U hides employees’ names
April 12, 2007
Administrators are refusing to release the names of workers in the U’s animal research lab because they say those employees’ safety could be at risk.
Utah Primate Freedom, a local animal rights group, recently submitted a government records request form asking for the researchers’ names, but the U denied the request.
The group is planning to appeal the university’s decision.
An attorney for the U said the school isn’t handing over the names because animal rights activists “have a history” of violence toward researchers.
John Morris, general legal counsel for the U, said while no physical violent acts have been committed against researchers at the U, the U fears the group’s actions could escalate.
“We believe that particular group has been involved in acts of vandalism against our faculty,” Morris said.
He said members of the group splattered red paint across the driveway of one U researcher’s home and have engaged in other acts of vandalism, but he didn’t disclose any further details.
Phyllis Vetter, the attorney who handled the government request form, is out of town and unavailable for comment.
Katie Patterson, a U student who submitted the records request, denied that her group has been involved in any acts of vandalism.
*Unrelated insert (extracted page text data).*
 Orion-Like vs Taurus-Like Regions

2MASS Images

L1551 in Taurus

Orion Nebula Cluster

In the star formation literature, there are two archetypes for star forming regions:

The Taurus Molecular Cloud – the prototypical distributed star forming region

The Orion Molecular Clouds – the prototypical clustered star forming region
She is appealing the U’s decision to the Utah State Records Committee.
Members of Utah Primate Freedom often protest outside the homes of U researchers. They argue that the experiments conducted on monkeys and chimpanzees will one day be viewed as morally reprehensible.
Patterson said the group wants the names and positions of the employees in the lab to be released so they can hold them personally accountable for any wrongdoing recorded in lab records.
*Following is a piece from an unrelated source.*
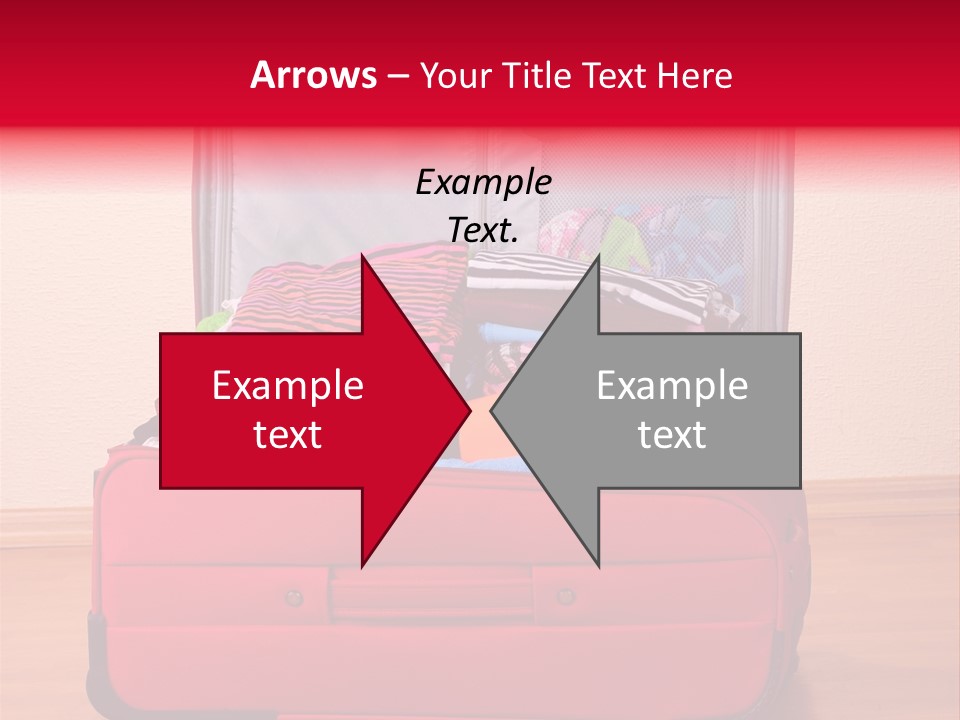 Arrows – Your Title Text Here

Example Text.

Example text

Example text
“No one outside the U knows what’s going on inside the lab,” said Patterson, a sophomore English major.
State open-records laws require government entities to disclose the names of the organizations’ employees. Morris, however, argues that because the safety of the employees is in jeopardy, the law allows their names to be withheld.
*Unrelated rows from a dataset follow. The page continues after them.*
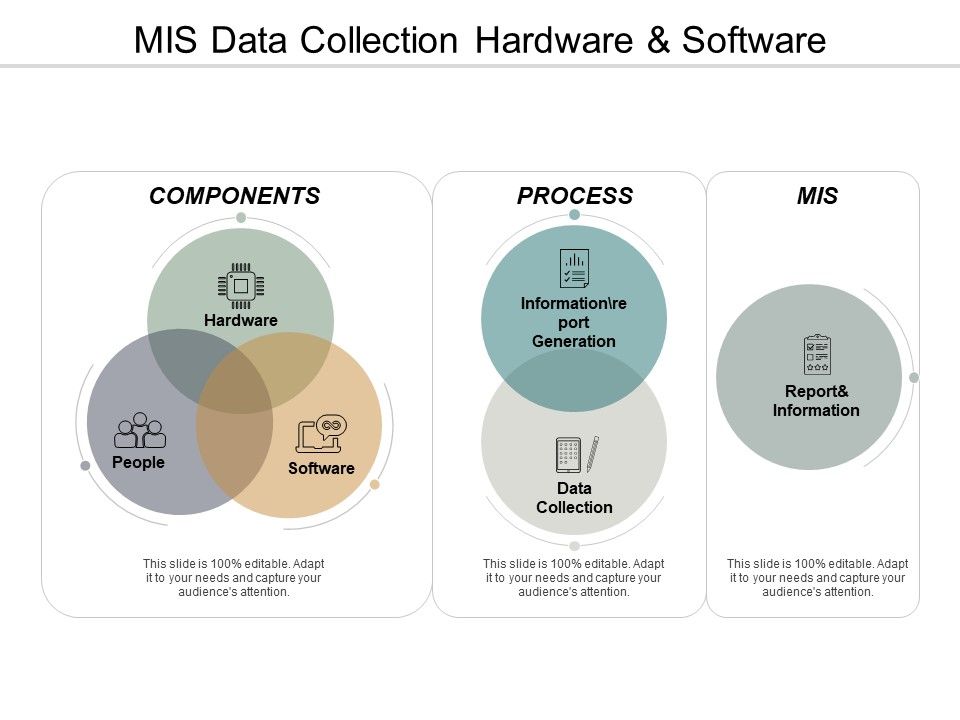 MIS Data Collection Hardware & Software

COMPONENTS

Hardware

People

Software

This slide is 100% editable. Adapt it to your needs and capture your audience's attention.

PROCESS

Information\report Generation

Data Collection

This slide is 100% editable. Adapt it to your needs and capture your audience's attention.

MIS

Report& Information

This slide is 100% editable. Adapt it to your needs and capture your audience's attention.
Patterson said she thinks the U is making a bogus argument because she said the statue only provides for the names of undercover law enforcement officials to be withheld.
Utah Primate Freedom has fought the U for access to lab records before. Jeremy Beckham, the group’s leader, fought and won a battle at the State Records Committee in 2004, forcing the U to release documents detailing the experiments conducted on animals. The U, however, was allowed to charge Beckham up to $300 to obtain the records.